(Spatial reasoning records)
----------------
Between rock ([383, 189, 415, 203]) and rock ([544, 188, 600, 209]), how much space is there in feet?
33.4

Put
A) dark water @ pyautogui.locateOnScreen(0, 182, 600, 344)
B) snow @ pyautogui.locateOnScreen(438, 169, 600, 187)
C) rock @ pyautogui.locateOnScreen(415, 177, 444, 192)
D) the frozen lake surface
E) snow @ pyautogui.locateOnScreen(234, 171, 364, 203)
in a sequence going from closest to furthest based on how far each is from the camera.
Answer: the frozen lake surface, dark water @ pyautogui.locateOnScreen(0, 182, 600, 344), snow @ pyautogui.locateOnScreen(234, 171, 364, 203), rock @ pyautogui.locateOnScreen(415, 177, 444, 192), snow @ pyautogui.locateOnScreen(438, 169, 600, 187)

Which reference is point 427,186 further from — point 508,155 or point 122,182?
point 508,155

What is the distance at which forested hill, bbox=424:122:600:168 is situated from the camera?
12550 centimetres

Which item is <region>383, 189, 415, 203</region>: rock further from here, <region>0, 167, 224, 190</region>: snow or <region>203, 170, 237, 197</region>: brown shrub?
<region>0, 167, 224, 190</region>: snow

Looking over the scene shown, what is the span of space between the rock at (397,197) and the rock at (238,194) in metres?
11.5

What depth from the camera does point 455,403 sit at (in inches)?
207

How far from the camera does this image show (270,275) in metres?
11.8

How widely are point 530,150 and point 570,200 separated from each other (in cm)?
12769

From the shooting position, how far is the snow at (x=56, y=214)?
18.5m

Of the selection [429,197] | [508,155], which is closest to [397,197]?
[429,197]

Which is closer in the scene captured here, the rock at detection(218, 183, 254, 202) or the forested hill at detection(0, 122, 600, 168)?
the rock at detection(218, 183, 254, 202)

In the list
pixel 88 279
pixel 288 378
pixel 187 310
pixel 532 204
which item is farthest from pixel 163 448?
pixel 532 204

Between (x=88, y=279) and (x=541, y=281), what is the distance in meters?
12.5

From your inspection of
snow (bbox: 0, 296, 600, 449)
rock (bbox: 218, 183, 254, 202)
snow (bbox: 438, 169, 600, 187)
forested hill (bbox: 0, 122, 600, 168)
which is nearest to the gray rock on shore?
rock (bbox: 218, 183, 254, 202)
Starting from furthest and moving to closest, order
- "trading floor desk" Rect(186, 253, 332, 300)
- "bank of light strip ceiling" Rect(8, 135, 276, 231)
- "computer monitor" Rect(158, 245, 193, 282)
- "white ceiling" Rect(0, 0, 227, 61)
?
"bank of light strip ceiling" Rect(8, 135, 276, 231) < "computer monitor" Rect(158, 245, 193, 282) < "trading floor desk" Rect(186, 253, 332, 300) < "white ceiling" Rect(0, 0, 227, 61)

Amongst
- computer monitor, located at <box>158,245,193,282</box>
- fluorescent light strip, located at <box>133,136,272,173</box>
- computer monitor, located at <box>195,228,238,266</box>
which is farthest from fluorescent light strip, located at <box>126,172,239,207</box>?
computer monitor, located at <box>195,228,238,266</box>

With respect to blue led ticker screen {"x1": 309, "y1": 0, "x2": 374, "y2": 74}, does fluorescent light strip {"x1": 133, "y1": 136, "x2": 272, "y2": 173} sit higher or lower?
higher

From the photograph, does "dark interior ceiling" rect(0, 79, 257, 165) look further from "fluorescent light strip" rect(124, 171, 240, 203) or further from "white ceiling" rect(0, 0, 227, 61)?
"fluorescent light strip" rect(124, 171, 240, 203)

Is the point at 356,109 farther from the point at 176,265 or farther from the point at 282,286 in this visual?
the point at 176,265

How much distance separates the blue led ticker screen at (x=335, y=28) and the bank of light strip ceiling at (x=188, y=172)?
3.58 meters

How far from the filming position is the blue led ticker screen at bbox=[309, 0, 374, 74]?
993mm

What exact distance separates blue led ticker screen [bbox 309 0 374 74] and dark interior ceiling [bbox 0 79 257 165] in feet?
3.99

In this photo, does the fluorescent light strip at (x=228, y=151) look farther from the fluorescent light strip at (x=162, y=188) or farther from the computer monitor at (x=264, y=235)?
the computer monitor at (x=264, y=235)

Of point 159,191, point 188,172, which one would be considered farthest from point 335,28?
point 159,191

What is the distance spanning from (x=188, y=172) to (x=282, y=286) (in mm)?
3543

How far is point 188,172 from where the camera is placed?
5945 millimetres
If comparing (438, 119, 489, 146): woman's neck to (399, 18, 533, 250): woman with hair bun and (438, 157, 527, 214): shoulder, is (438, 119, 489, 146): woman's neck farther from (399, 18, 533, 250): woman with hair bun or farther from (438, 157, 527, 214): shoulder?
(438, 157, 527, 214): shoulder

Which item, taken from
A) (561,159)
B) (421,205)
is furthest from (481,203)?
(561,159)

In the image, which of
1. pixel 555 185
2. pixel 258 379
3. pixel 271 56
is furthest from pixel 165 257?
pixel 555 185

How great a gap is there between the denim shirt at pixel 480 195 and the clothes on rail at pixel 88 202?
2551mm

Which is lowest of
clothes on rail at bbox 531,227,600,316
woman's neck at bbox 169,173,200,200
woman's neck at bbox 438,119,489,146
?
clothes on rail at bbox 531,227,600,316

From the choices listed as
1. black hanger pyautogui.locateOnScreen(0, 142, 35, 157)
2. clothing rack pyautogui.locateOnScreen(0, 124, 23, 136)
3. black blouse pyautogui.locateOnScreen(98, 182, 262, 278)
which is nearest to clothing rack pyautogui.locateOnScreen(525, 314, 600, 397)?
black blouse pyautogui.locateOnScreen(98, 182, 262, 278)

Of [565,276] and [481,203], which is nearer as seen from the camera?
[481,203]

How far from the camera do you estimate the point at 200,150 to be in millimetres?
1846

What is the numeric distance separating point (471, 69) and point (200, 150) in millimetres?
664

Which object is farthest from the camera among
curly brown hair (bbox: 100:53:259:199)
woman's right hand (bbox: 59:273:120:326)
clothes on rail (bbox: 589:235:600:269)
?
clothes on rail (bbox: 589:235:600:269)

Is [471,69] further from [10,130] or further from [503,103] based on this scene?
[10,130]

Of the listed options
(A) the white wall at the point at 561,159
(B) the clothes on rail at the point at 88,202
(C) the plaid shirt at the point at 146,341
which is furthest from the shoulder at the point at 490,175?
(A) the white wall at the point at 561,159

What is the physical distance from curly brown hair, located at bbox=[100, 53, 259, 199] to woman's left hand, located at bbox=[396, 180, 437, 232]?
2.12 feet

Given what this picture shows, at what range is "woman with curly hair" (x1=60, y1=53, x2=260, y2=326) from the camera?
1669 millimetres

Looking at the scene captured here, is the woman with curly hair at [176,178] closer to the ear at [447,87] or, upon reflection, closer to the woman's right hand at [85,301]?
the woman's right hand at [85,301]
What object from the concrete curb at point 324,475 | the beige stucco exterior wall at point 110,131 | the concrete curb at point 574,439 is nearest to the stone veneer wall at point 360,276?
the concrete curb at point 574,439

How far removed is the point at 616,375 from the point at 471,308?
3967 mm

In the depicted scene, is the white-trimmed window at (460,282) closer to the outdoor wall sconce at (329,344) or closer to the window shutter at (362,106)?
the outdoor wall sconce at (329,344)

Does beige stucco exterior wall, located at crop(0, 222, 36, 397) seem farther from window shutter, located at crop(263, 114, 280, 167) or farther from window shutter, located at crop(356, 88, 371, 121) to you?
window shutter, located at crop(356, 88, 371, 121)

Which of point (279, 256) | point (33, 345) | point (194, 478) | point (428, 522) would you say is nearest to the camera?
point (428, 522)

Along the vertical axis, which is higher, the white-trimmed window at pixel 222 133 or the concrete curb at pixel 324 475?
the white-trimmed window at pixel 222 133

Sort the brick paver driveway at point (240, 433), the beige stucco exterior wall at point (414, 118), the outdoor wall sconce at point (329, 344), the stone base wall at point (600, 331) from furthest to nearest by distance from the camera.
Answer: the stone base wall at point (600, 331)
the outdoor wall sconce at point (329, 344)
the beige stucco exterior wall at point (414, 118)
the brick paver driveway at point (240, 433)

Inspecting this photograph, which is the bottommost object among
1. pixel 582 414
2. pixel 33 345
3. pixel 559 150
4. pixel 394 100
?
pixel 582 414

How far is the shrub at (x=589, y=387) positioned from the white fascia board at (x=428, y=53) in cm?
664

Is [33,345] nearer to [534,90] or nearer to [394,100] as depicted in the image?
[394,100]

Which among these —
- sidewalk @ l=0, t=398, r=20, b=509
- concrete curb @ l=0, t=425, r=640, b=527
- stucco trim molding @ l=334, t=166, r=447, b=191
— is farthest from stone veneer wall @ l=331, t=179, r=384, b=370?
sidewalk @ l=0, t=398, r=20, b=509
----------------
| Requirement |
Repeat the lines of the material above word for word, from the line containing "How far from the filming" through the line containing "5945 millimetres", including both of those lines.

| Task response |
How far from the filming position is the blue led ticker screen at bbox=[309, 0, 374, 74]?
993mm

What exact distance separates blue led ticker screen [bbox 309 0 374 74] and dark interior ceiling [bbox 0 79 257 165] in feet?
3.99

In this photo, does the fluorescent light strip at (x=228, y=151) look farther from the fluorescent light strip at (x=162, y=188) or farther from the computer monitor at (x=264, y=235)?
the computer monitor at (x=264, y=235)

Of point 159,191, point 188,172, which one would be considered farthest from point 335,28?
point 159,191

What is the distance spanning from (x=188, y=172) to (x=282, y=286) (in mm)?
3543

How far is point 188,172 from where the camera is placed?
5945 millimetres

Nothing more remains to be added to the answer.